Last month was my first month actively TTC....you would have thought it was my umpteenth month TTC. I should have known better. I love to plan to plan, yet I'm your typical libra and middle child. Is it possible to PLAN to have balance and routine in your life? Maybe so, but this past month was such a humbling experience for me.

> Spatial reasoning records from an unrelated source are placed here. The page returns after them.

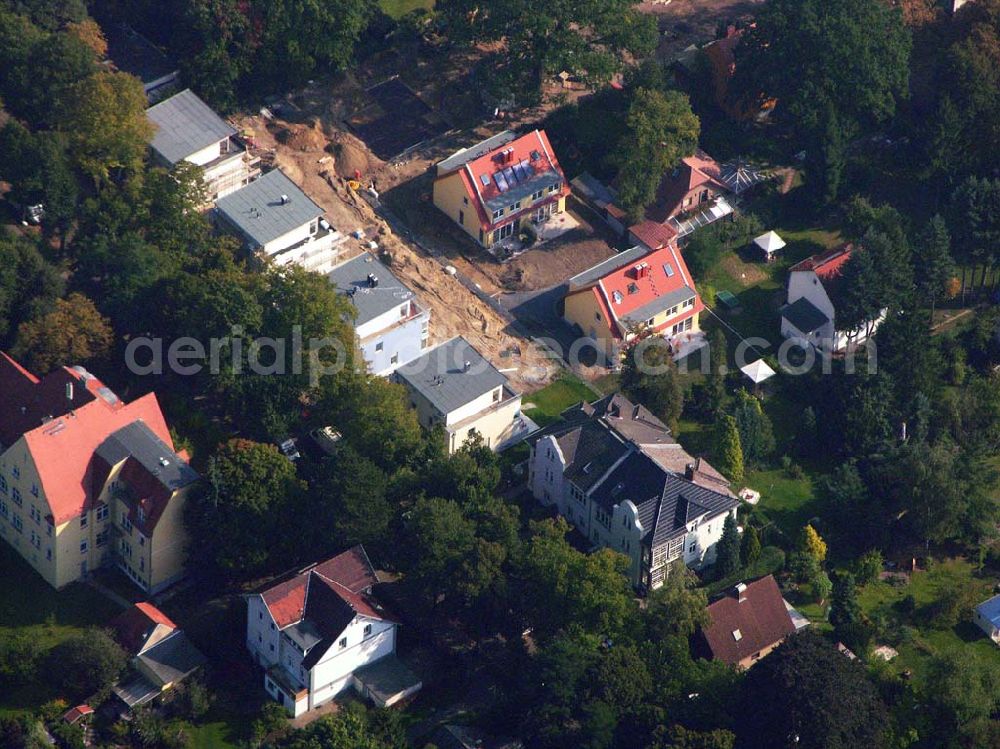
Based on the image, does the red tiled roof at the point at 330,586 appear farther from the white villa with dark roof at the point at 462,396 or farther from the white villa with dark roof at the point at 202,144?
the white villa with dark roof at the point at 202,144

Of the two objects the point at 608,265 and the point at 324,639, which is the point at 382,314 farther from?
the point at 324,639

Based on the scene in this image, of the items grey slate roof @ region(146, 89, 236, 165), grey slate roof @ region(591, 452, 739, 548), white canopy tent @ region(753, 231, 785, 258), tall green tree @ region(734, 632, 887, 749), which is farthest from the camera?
white canopy tent @ region(753, 231, 785, 258)

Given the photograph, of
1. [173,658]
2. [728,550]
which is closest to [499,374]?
[728,550]

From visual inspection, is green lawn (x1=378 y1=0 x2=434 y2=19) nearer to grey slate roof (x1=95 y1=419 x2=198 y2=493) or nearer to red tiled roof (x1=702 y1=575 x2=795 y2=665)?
grey slate roof (x1=95 y1=419 x2=198 y2=493)

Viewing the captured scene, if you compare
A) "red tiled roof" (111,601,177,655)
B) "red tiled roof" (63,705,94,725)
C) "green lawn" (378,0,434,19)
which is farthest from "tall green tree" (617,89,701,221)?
"red tiled roof" (63,705,94,725)

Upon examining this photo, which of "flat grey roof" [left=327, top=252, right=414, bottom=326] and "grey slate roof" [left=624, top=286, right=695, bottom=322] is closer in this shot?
"flat grey roof" [left=327, top=252, right=414, bottom=326]
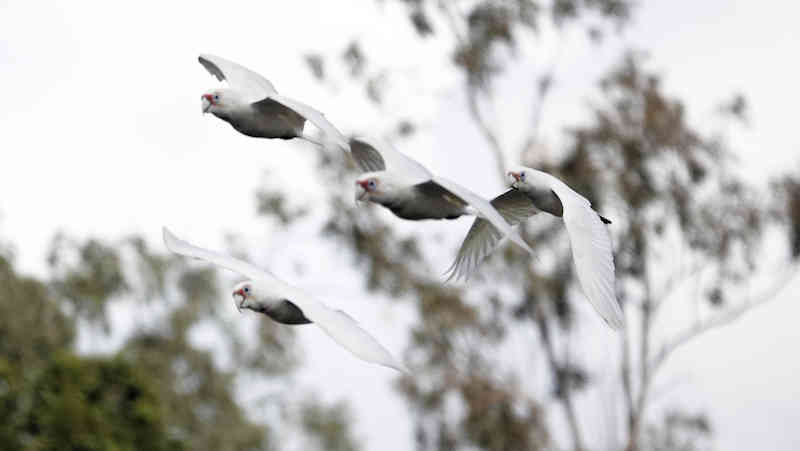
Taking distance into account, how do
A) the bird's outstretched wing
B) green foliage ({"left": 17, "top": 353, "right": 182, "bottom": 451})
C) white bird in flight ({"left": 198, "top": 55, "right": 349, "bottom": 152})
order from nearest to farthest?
white bird in flight ({"left": 198, "top": 55, "right": 349, "bottom": 152}) < the bird's outstretched wing < green foliage ({"left": 17, "top": 353, "right": 182, "bottom": 451})

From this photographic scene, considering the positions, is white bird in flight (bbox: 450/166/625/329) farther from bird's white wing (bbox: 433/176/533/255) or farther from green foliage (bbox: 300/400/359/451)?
green foliage (bbox: 300/400/359/451)

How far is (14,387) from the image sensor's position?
1201cm

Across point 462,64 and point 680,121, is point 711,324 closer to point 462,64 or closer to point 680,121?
point 680,121

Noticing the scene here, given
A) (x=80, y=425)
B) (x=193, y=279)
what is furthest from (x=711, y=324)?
(x=193, y=279)

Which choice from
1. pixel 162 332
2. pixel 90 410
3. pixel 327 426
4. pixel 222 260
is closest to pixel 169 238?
pixel 222 260

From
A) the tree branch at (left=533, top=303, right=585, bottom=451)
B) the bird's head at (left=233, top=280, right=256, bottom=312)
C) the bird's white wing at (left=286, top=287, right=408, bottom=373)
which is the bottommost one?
the bird's white wing at (left=286, top=287, right=408, bottom=373)

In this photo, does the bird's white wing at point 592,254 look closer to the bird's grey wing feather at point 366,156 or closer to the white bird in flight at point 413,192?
the white bird in flight at point 413,192

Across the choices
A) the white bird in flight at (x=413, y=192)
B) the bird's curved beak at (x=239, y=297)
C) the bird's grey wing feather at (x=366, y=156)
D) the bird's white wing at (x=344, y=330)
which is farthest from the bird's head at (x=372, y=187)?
the bird's curved beak at (x=239, y=297)

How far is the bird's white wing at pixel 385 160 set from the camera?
7.18 feet

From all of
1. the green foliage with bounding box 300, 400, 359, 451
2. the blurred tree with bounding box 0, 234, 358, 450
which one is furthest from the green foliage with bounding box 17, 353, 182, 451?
the green foliage with bounding box 300, 400, 359, 451

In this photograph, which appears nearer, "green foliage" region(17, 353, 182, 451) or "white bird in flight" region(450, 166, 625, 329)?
"white bird in flight" region(450, 166, 625, 329)

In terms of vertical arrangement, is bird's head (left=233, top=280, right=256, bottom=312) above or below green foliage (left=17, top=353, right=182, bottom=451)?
below

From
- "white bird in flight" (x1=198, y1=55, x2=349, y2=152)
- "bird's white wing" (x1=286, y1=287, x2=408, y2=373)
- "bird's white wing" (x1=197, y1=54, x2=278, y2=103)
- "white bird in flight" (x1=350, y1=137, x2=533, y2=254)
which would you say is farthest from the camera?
"bird's white wing" (x1=197, y1=54, x2=278, y2=103)

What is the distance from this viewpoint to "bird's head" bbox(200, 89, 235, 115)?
8.00ft
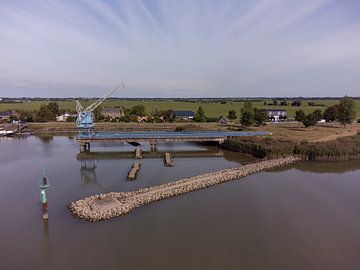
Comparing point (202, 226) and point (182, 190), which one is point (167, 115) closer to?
point (182, 190)

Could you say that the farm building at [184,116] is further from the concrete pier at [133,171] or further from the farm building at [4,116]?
the concrete pier at [133,171]

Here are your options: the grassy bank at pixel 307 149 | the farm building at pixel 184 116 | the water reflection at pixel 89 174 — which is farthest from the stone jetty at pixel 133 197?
the farm building at pixel 184 116

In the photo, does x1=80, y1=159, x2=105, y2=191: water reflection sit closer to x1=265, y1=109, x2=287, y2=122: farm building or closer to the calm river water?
the calm river water

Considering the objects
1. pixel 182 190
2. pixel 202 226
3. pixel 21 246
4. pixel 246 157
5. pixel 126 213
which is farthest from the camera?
pixel 246 157

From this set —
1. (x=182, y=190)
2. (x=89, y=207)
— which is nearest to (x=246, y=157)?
(x=182, y=190)

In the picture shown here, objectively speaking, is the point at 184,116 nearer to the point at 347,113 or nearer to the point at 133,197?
the point at 347,113

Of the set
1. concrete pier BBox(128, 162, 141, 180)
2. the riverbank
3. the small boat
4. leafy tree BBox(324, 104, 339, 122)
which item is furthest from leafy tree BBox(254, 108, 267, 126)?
the small boat

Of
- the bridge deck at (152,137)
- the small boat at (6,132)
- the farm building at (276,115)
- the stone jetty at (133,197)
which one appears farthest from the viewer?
the farm building at (276,115)
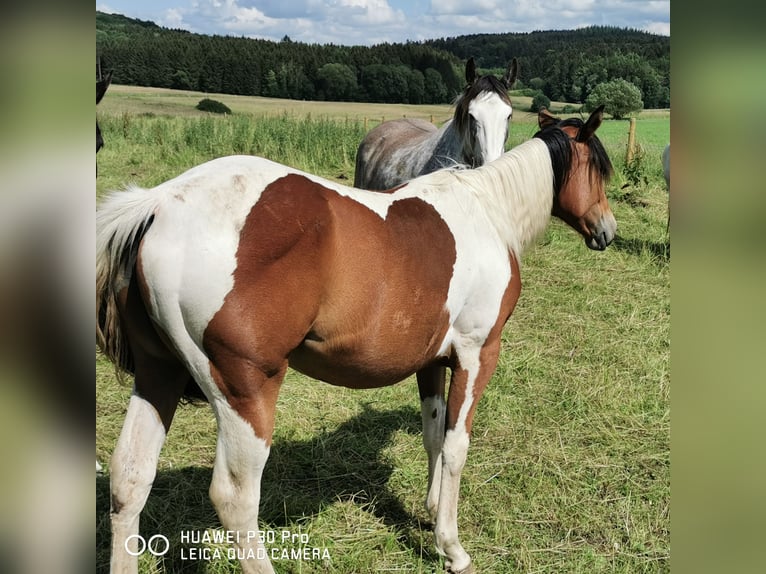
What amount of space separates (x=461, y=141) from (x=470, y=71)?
2.85 ft

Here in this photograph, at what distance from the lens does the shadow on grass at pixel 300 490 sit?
288 cm

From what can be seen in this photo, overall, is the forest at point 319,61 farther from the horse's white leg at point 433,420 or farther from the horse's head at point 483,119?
the horse's white leg at point 433,420

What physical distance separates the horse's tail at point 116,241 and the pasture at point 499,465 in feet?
3.87

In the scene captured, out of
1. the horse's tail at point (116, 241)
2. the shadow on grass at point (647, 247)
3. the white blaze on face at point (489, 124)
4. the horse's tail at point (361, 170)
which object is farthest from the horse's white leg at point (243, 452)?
the shadow on grass at point (647, 247)

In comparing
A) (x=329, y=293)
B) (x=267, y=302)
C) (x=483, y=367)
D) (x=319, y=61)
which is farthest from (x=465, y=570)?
(x=319, y=61)

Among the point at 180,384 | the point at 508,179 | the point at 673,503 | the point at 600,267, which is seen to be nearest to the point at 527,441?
the point at 508,179

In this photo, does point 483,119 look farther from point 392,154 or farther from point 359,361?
point 359,361

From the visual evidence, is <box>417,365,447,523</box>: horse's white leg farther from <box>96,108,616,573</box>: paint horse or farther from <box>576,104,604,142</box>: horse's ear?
<box>576,104,604,142</box>: horse's ear

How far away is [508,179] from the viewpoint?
285 cm

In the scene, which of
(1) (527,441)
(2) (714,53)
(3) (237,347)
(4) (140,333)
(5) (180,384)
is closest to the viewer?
(2) (714,53)

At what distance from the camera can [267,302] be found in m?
1.91

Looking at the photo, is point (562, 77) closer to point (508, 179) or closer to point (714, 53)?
point (508, 179)

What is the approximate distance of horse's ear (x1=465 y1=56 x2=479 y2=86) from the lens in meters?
5.52

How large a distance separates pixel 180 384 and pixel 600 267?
6307mm
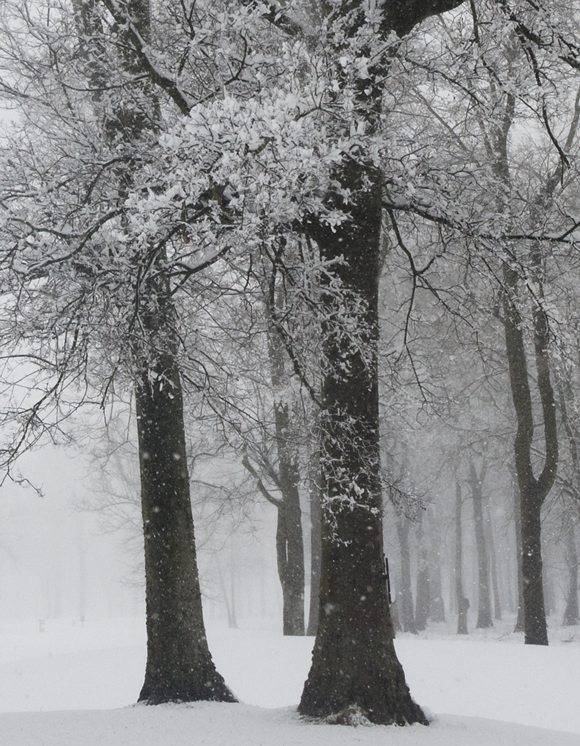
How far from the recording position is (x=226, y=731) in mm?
6055

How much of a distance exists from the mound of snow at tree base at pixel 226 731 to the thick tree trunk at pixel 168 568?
36 cm

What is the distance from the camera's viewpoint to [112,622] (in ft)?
125

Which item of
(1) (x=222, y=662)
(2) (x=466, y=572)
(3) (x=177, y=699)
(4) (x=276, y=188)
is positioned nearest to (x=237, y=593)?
(2) (x=466, y=572)

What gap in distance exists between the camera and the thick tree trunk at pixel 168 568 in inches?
290

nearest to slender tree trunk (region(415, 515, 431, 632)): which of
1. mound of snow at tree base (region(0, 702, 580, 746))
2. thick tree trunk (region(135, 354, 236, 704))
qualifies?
thick tree trunk (region(135, 354, 236, 704))

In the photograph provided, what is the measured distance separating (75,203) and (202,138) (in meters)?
2.24

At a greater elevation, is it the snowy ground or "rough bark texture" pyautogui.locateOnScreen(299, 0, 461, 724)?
"rough bark texture" pyautogui.locateOnScreen(299, 0, 461, 724)

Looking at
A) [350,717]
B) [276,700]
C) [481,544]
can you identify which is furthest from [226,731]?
[481,544]

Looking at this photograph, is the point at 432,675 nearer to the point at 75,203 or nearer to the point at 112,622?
the point at 75,203

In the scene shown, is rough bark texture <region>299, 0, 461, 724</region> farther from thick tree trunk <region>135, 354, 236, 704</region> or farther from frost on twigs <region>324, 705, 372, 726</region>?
thick tree trunk <region>135, 354, 236, 704</region>

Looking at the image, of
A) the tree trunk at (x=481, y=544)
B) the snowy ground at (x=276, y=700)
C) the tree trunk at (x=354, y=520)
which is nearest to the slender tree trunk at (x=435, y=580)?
the tree trunk at (x=481, y=544)

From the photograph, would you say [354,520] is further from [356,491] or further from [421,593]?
[421,593]

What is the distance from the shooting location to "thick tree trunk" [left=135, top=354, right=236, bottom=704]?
7363 millimetres

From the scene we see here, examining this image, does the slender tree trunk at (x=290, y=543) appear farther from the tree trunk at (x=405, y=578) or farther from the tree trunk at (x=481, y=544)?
the tree trunk at (x=481, y=544)
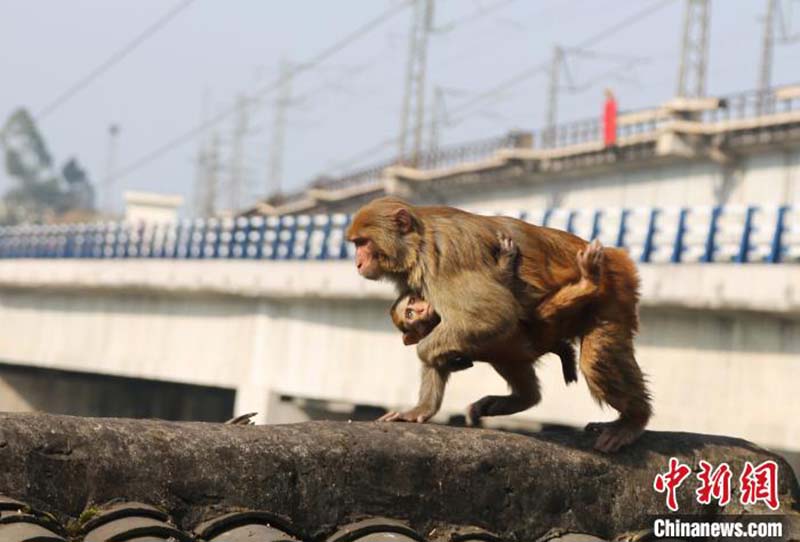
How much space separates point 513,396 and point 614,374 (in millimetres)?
695

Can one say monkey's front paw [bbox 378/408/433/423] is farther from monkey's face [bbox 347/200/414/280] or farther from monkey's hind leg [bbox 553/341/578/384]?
monkey's hind leg [bbox 553/341/578/384]

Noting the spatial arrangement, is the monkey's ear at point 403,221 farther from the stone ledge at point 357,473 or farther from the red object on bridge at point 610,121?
the red object on bridge at point 610,121

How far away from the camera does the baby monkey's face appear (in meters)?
7.20

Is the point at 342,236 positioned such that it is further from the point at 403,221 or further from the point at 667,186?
the point at 403,221

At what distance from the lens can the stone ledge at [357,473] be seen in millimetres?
5430

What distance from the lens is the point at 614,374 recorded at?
23.8 feet

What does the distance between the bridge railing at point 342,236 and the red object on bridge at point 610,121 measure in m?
13.5

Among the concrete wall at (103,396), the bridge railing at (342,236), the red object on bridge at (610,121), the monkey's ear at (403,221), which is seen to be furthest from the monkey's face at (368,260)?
the red object on bridge at (610,121)

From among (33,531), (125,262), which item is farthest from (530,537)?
(125,262)

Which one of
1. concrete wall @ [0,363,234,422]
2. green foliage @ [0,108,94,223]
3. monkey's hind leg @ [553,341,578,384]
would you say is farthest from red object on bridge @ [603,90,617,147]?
green foliage @ [0,108,94,223]

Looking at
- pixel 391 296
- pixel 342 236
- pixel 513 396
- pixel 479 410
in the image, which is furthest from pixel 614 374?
pixel 342 236

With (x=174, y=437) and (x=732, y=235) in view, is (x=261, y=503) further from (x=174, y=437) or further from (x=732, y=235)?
(x=732, y=235)

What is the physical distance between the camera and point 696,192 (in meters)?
38.2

I threw my birth control in the trash as soon as I could after our wedding. I have been drawn to babies and kids my whole life and I've always known I want kids. Being a nursery nurse and Auntie (times two beautiful girls) only solidifies my desire. Hubby is the oldest of 7(!!) and I am the middle of 3. We talk about our future kids often and he is so in tune with this whole process. Just the other day, he asked me- "Soooo, when do you ovulate again?" Hold the phone- since when did this kind of stuff make me melt?!?! Since last month it made me melt. Since last month when he dealt with my crazy meltdowns about "we must take our vitamins, please use the smaller cup on the keurig if you must have coffee, make sure you wear boxers and not boxer briefs, what do you mean you're tired and don't want to do it for the 7th day in a row, and are you sure you want to drink another beer tonight?! Oh great, our kid is going to end up having 3 eyes."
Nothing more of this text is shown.